Even as the Finance Minister gets ready to present the Union Budget for FY22, it is well known that the stress on the Centre’s finances due to the pandemic has widened the fiscal deficit considerably in FY21. But looking at the Centre’s books alone does not give the full picture as a large part of the revenue and expenditure of the country is captured in the dispersed State Budgets.

How have the States fared in the Covid times and how will the combined fiscal deficit of Centre and States be?

States’ numbers

State finances are in dire straits. A sharp decline in the tax and non-tax revenue, coupled with pandemic-led additional expenditures and borrowings has overstretched the State finances pushing their gross fiscal deficit much higher.

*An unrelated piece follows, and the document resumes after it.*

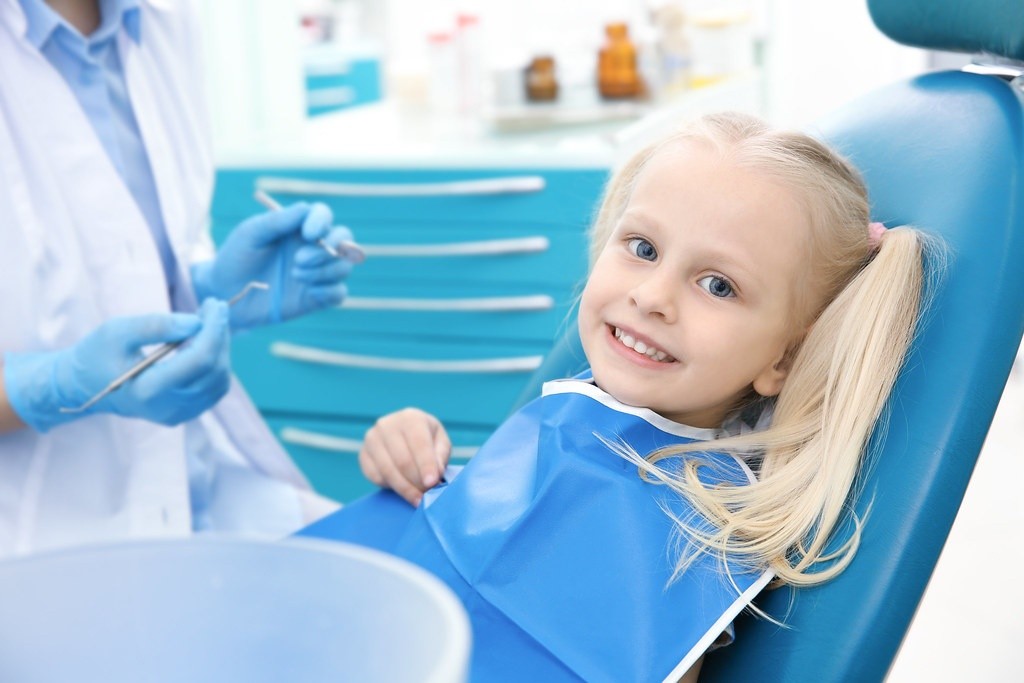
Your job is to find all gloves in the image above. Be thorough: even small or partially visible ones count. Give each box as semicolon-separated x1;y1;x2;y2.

Data compiled from the Comptroller & Auditor General (C&AG) show, the fiscal deficit of large States, in the first eight months of FY21, is already about 70 per cent of their annual budget. Against a fiscal deficit budget of ₹5.66 lakh crore for the whole of FY21, the actual deficit of these States has already touched ₹3.89 lakh crore.

States such as Karnataka, Andhra Pradesh, Rajasthan and Kerala have overshot their annual fiscal deficit target by a wide margin. States like West Bengal, Telangana and Chhattisgarh are also closing in. (Chart 1)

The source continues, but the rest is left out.